──────── Information supplied

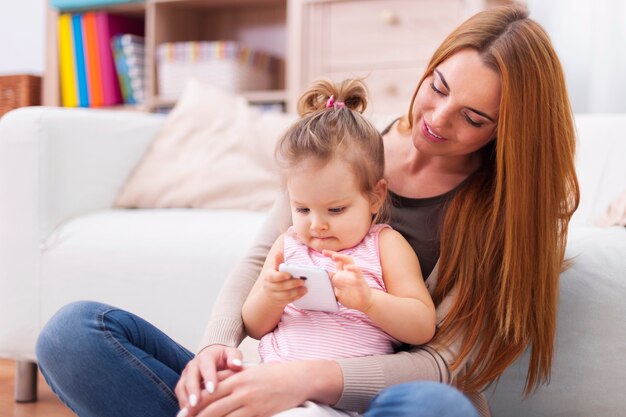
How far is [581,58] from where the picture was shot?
224 centimetres

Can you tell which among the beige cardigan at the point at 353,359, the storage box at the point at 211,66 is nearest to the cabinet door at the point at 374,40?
the storage box at the point at 211,66

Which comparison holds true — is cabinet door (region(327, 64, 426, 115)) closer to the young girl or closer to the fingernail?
the young girl

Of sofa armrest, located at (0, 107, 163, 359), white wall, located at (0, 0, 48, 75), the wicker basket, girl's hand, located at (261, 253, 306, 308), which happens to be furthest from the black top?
white wall, located at (0, 0, 48, 75)

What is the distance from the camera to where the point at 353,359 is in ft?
3.14

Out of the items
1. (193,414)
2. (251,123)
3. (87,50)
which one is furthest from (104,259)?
(87,50)

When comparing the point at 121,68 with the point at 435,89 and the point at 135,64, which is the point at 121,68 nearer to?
the point at 135,64

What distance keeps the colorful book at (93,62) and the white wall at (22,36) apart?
21.3 inches

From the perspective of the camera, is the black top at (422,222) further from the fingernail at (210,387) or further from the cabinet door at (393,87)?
the cabinet door at (393,87)

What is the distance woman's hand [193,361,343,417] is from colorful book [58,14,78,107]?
6.92 feet

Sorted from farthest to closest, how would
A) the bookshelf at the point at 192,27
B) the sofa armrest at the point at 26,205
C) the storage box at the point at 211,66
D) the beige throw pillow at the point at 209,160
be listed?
the bookshelf at the point at 192,27
the storage box at the point at 211,66
the beige throw pillow at the point at 209,160
the sofa armrest at the point at 26,205

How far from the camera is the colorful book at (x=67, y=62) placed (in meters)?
2.81

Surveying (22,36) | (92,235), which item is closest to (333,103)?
(92,235)

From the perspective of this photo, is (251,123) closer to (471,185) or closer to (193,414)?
(471,185)

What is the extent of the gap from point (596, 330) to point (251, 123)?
1.13 meters
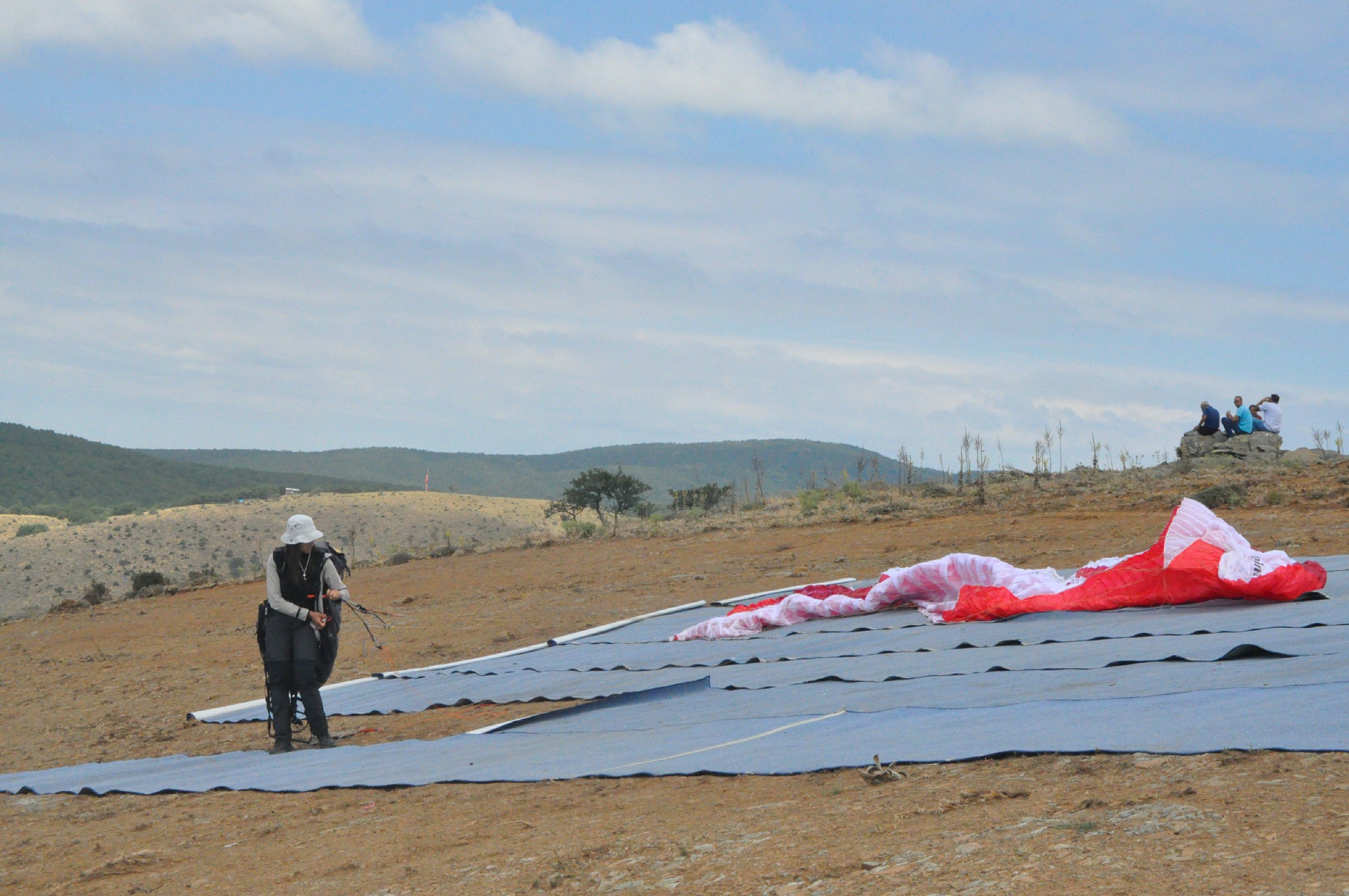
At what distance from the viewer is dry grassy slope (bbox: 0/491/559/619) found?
32.8 metres

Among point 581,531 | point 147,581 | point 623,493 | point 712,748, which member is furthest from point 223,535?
point 712,748

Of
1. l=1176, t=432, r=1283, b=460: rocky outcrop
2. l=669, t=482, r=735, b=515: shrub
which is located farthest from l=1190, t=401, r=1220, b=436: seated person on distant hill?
l=669, t=482, r=735, b=515: shrub

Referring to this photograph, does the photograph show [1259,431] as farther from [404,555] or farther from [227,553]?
[227,553]

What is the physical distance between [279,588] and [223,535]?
3720 cm

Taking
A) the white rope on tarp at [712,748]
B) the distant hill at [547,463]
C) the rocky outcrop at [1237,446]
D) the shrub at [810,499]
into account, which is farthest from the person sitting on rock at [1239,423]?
the distant hill at [547,463]

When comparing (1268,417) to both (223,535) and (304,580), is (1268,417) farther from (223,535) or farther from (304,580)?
(223,535)

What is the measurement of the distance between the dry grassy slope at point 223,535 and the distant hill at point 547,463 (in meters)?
43.1

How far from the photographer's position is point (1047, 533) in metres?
16.0

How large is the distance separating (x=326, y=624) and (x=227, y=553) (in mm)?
33572

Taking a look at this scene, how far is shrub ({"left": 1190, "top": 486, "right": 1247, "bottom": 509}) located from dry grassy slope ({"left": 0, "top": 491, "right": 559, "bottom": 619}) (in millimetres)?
12473

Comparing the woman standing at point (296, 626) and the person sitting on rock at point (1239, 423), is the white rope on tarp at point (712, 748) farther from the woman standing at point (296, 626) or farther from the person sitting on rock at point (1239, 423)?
the person sitting on rock at point (1239, 423)

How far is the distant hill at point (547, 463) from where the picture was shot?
335 ft

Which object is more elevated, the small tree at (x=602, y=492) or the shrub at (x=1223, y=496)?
the small tree at (x=602, y=492)

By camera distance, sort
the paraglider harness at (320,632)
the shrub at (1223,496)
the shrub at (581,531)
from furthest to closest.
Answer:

────────────────

__Set exercise__.
Write out all of the records above word for word, but leave the pictures out.

__Task answer__.
How far is [581,58] from where the picture was shot?
224 centimetres

Can you tell which among the beige cardigan at the point at 353,359, the storage box at the point at 211,66 is nearest to the cabinet door at the point at 374,40?
the storage box at the point at 211,66

Which comparison holds true — is cabinet door (region(327, 64, 426, 115)) closer to the young girl or closer to the fingernail?
the young girl

Of sofa armrest, located at (0, 107, 163, 359), white wall, located at (0, 0, 48, 75), the wicker basket, girl's hand, located at (261, 253, 306, 308), which happens to be furthest from the black top?
white wall, located at (0, 0, 48, 75)

What is the distance from the camera to where the point at 353,359 is in ft?
3.14

Out of the items
1. (193,414)
2. (251,123)
3. (87,50)
which one is furthest from (104,259)?
(87,50)

When comparing the point at 121,68 with the point at 435,89 and the point at 135,64, which is the point at 121,68 nearer to?
the point at 135,64

What distance keeps the colorful book at (93,62) and the white wall at (22,36) apart?
21.3 inches

From the perspective of the camera, is the black top at (422,222) further from the fingernail at (210,387) or further from the cabinet door at (393,87)?
the cabinet door at (393,87)

What is the distance woman's hand [193,361,343,417] is from colorful book [58,14,78,107]?
6.92 feet

Sorted from farthest to closest, how would
A) the bookshelf at the point at 192,27
B) the sofa armrest at the point at 26,205
C) the storage box at the point at 211,66
D) the beige throw pillow at the point at 209,160
be listed?
the bookshelf at the point at 192,27
the storage box at the point at 211,66
the beige throw pillow at the point at 209,160
the sofa armrest at the point at 26,205

How far from the camera is the colorful book at (x=67, y=62) placed (in meters)?
2.81

Surveying (22,36) | (92,235), which item is closest to (333,103)?
(92,235)

From the perspective of this photo, is (251,123) closer to (471,185) or closer to (193,414)?
(471,185)

What is the extent of the gap from point (596, 330) to point (251, 123)?
1.13 meters
At what distance from the viewer is dry grassy slope (bbox: 0/491/559/619) found?
32.8 metres

Among point 581,531 | point 147,581 | point 623,493 | point 712,748, which member is furthest from point 223,535?
point 712,748

Of
1. l=1176, t=432, r=1283, b=460: rocky outcrop
2. l=669, t=482, r=735, b=515: shrub
which is located farthest from l=1190, t=401, r=1220, b=436: seated person on distant hill?
l=669, t=482, r=735, b=515: shrub

Referring to this photograph, does the photograph show [1259,431] as farther from [404,555] or farther from [227,553]?
[227,553]

What is the physical distance between [279,588] and [223,535]?
3720 cm

Taking
A) the white rope on tarp at [712,748]
B) the distant hill at [547,463]
C) the rocky outcrop at [1237,446]
D) the shrub at [810,499]
into account, which is farthest from the person sitting on rock at [1239,423]?
the distant hill at [547,463]

When comparing (1268,417) to both (223,535) and (304,580), is (1268,417) farther from (223,535) or farther from (304,580)?
(223,535)

What is the measurement of the distance between the dry grassy slope at point 223,535 and the distant hill at point 547,463 (in meters)?
43.1

How far from the photographer's position is point (1047, 533) in metres?
16.0

How large is the distance separating (x=326, y=624) and (x=227, y=553) (in mm)?
33572

Taking a look at this scene, how far is shrub ({"left": 1190, "top": 486, "right": 1247, "bottom": 509}) located from dry grassy slope ({"left": 0, "top": 491, "right": 559, "bottom": 619}) (in millimetres)?
12473

Comparing the woman standing at point (296, 626) and the person sitting on rock at point (1239, 423), is the white rope on tarp at point (712, 748) farther from the woman standing at point (296, 626) or farther from the person sitting on rock at point (1239, 423)?
the person sitting on rock at point (1239, 423)

How far is the distant hill at point (547, 463) from where the picture was shot?
335 ft

Which object is more elevated, the small tree at (x=602, y=492) or the shrub at (x=1223, y=496)?
the small tree at (x=602, y=492)

By camera distance, sort
the paraglider harness at (320,632)
the shrub at (1223,496)
the shrub at (581,531)
from furthest to closest.
Answer:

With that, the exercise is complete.